Universities face a progressive blurring between initial degrees and continuing studies, an international expert has warned.
Jamil Salmi, coordinator of the World Bank's tertiary education group, last week gave a keynote address to the Association of Heads of University Administration at Strathclyde University.
The challenges of globalisation, the knowledge economy and the communications revolution heralded radical changes in training needs and new forms of competition for higher education, he said.
Universities' clientele will shift: first-time students will be a minority, more students will be pursuing a second or third degree, and most will be undertaking short-term continuing education, Professor Salmi said.
In Finland, one of the most advanced nations in adapting tertiary education to meet new demands, 150,000 young people were pursuing degrees compared with 200,000 adults taking continuing education courses.
Professor Salmi said students' desire to prepare for new types of jobs in the knowledge economy gave them an incentive to mix course options and qualifications.
He also said that new forms of competition were likely to change quality assurance systems.
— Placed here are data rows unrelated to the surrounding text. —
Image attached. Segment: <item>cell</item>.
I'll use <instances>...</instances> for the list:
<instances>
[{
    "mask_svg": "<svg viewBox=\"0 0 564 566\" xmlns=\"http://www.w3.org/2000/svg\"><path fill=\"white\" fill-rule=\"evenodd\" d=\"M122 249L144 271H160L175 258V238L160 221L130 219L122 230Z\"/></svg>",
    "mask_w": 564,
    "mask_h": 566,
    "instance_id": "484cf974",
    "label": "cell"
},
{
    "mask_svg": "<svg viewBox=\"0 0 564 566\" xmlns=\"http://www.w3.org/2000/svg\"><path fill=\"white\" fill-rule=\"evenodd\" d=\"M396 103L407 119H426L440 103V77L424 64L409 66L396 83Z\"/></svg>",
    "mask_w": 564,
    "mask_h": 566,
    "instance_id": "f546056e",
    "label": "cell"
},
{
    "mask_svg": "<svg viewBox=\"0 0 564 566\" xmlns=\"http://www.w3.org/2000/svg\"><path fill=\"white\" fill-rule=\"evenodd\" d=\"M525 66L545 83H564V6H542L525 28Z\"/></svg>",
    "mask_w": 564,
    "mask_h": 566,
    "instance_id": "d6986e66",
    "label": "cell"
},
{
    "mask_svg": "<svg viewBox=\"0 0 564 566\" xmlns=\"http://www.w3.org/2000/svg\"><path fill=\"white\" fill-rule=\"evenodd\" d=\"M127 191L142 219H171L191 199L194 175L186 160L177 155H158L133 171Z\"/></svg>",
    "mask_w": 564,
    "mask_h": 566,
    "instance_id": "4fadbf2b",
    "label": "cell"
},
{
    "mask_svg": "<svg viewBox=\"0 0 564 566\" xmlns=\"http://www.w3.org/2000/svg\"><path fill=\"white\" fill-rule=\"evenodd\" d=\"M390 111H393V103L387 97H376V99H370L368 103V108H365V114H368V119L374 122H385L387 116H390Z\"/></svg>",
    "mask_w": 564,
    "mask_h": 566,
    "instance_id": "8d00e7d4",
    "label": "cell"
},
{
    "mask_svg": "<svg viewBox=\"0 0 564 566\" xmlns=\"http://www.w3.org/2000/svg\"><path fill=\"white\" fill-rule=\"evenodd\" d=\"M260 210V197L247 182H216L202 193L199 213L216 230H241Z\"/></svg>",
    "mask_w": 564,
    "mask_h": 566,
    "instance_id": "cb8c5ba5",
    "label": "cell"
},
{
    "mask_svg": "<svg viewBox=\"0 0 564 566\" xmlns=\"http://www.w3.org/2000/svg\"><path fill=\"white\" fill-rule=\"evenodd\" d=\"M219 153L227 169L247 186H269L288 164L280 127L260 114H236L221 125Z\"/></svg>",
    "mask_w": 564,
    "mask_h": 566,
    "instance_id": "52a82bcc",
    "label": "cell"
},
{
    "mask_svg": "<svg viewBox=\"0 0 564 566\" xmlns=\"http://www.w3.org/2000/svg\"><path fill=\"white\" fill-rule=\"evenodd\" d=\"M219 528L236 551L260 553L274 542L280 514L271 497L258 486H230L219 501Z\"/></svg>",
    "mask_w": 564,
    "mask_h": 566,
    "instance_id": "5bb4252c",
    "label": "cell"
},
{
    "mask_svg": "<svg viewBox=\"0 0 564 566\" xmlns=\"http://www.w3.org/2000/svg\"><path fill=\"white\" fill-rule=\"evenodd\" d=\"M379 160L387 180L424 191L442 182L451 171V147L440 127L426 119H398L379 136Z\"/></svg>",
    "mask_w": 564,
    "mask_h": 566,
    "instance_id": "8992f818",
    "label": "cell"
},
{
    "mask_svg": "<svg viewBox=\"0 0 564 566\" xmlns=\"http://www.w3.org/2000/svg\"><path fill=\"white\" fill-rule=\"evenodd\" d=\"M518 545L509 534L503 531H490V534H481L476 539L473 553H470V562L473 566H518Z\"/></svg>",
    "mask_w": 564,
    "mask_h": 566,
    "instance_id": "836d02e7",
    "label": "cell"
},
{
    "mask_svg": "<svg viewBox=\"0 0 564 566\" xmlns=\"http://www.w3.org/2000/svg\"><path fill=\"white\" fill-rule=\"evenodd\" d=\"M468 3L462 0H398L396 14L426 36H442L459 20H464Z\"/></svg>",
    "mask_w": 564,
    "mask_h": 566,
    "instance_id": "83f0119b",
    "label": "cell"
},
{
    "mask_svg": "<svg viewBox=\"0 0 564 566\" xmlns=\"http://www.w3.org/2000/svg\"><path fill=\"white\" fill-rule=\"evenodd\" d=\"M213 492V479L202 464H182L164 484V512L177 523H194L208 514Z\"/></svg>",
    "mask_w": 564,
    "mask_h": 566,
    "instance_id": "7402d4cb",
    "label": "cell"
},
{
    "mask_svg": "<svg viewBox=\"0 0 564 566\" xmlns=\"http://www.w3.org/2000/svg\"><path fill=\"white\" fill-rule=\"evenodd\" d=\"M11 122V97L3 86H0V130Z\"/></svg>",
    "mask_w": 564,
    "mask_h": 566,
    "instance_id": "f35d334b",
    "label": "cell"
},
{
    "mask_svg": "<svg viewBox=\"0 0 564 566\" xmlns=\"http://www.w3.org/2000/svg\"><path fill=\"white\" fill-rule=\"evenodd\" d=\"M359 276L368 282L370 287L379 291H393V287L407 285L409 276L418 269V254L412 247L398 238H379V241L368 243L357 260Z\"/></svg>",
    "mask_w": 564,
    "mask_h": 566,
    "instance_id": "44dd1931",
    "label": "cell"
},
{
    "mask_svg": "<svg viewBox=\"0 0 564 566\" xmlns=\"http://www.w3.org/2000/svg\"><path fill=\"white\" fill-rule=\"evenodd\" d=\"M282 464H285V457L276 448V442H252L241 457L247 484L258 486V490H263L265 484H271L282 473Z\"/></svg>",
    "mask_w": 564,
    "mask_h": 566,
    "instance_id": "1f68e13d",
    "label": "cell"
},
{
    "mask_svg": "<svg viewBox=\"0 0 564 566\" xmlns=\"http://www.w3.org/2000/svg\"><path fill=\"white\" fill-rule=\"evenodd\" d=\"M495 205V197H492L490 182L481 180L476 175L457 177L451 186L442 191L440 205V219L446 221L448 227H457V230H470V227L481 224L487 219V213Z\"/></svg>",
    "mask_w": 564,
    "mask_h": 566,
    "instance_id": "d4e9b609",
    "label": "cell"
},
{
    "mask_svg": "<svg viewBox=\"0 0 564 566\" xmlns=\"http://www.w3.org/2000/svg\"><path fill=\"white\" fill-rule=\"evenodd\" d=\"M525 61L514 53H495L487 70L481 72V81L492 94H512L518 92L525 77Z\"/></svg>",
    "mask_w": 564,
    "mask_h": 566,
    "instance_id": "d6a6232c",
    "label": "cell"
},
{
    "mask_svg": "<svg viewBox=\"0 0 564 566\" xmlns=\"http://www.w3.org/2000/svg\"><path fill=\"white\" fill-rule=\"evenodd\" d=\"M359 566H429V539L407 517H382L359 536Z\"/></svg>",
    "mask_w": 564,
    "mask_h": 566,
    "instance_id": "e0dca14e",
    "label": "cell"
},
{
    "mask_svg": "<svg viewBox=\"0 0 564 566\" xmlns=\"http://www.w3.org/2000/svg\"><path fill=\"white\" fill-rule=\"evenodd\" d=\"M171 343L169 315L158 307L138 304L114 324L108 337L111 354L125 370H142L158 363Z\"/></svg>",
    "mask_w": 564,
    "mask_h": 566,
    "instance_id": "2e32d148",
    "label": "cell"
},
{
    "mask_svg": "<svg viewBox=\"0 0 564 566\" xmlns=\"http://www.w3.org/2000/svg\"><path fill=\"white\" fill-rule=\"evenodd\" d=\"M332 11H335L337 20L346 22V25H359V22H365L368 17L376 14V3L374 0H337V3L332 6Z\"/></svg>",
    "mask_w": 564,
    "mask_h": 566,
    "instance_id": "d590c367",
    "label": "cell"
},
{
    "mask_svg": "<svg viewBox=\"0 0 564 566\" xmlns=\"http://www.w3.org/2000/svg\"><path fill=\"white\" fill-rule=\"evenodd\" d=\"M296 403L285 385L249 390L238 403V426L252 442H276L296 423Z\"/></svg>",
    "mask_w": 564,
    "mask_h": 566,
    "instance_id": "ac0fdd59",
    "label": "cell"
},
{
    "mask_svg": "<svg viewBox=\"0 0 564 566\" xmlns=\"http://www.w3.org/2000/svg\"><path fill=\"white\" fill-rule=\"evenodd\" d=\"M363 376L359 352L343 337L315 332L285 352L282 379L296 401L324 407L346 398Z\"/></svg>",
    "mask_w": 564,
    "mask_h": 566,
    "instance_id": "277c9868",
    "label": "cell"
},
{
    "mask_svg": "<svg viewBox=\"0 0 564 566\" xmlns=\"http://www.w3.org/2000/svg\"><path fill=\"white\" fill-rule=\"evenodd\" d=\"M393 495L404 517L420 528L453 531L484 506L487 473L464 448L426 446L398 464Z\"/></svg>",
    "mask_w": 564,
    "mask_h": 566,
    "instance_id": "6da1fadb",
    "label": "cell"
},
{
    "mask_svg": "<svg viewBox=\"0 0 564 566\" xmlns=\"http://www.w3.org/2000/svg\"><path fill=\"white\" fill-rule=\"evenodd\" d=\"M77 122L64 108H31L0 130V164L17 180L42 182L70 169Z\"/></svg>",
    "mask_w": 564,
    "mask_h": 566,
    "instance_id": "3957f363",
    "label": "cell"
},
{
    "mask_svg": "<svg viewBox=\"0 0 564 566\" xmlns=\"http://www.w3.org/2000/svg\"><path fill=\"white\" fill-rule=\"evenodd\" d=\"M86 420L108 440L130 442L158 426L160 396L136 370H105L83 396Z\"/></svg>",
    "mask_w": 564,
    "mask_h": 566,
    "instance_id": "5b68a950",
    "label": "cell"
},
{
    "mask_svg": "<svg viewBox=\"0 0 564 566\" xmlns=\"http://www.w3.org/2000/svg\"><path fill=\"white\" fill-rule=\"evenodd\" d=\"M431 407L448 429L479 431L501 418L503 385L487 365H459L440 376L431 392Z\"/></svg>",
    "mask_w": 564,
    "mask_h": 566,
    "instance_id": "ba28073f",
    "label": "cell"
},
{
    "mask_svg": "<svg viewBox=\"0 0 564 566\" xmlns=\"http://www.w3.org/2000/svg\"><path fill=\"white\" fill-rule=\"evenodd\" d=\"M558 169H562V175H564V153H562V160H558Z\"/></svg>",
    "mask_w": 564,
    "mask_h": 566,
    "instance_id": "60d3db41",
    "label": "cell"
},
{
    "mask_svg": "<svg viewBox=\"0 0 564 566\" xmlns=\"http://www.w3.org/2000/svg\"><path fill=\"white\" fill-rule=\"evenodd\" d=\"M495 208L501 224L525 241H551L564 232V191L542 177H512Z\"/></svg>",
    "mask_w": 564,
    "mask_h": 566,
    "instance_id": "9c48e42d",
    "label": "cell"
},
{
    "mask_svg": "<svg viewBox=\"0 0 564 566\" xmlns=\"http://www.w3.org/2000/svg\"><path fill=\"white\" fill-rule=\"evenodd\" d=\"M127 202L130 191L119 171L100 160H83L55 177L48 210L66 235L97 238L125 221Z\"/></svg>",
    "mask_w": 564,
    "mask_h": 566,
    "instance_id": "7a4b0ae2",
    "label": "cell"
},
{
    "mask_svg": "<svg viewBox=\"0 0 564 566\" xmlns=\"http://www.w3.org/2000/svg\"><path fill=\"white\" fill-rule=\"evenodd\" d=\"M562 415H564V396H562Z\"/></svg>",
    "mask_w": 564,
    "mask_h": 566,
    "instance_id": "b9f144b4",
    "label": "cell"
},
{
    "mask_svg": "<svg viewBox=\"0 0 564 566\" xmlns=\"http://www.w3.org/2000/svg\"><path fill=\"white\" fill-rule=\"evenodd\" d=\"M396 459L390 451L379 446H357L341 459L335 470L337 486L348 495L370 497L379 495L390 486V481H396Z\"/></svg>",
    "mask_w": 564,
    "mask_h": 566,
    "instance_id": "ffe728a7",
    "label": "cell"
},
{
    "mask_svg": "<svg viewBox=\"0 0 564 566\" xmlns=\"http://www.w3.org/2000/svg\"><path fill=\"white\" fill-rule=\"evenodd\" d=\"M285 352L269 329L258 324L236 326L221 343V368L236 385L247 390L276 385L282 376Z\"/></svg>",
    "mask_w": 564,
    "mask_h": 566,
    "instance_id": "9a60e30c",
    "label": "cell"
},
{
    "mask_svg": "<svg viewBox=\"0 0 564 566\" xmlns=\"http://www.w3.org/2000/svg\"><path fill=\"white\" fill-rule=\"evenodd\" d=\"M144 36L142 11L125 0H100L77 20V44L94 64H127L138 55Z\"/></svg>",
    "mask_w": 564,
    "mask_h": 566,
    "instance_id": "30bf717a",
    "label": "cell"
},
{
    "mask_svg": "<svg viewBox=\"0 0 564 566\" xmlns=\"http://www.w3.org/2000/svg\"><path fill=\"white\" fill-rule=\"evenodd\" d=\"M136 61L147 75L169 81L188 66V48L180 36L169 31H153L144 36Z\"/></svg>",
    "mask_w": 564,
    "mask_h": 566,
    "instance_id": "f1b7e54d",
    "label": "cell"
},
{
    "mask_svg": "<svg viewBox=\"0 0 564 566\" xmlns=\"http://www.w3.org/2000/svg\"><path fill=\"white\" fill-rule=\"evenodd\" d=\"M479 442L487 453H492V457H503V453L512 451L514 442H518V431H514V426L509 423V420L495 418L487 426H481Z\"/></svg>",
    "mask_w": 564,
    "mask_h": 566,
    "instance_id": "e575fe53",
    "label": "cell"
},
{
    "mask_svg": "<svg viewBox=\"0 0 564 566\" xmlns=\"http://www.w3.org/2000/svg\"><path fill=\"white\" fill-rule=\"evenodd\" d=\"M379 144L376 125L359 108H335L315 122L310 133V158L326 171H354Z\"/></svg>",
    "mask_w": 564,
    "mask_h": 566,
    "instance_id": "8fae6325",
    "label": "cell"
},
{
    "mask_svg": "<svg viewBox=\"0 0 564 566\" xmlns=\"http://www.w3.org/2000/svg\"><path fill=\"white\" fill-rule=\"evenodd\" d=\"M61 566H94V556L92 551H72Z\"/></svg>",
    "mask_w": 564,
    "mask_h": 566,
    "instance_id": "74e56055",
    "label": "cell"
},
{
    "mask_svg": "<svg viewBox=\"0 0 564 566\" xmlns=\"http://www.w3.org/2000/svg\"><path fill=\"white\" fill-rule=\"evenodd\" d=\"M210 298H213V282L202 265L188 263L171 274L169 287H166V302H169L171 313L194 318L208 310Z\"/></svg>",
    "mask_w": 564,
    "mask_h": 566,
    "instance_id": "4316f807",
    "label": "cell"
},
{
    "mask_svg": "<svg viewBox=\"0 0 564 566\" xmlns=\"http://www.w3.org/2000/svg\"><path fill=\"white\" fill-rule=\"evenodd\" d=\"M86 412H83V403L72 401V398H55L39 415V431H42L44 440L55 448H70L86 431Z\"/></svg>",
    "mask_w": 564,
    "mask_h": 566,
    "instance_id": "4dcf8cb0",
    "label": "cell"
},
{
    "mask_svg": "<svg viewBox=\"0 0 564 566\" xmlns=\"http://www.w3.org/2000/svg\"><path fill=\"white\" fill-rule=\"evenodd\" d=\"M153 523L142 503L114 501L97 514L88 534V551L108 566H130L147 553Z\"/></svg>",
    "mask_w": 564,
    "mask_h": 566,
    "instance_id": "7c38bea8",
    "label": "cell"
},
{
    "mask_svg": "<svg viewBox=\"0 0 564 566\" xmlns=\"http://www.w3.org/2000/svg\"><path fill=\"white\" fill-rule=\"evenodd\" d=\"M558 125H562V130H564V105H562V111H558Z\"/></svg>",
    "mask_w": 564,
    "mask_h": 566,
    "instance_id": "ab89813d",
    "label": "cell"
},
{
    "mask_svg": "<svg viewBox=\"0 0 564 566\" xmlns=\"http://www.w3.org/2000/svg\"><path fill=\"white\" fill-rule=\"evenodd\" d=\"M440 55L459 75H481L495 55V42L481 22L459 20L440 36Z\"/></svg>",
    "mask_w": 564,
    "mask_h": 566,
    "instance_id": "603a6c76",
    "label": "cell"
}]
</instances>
It was doubtful that systems for campus-based courses could be applied to online and distance-learning programmes, but the public needed reassurance that such courses met acceptable academic and professional standards, he said.
But Professor Salmi warned that institutions must not focus solely on technical change and globalisation. "It is equally vital to ensure that students are equipped with the core values necessary to live as responsible citizens in complex democratic societies. A meaningful education for the 21st century should stimulate all aspects of human intellectual potential."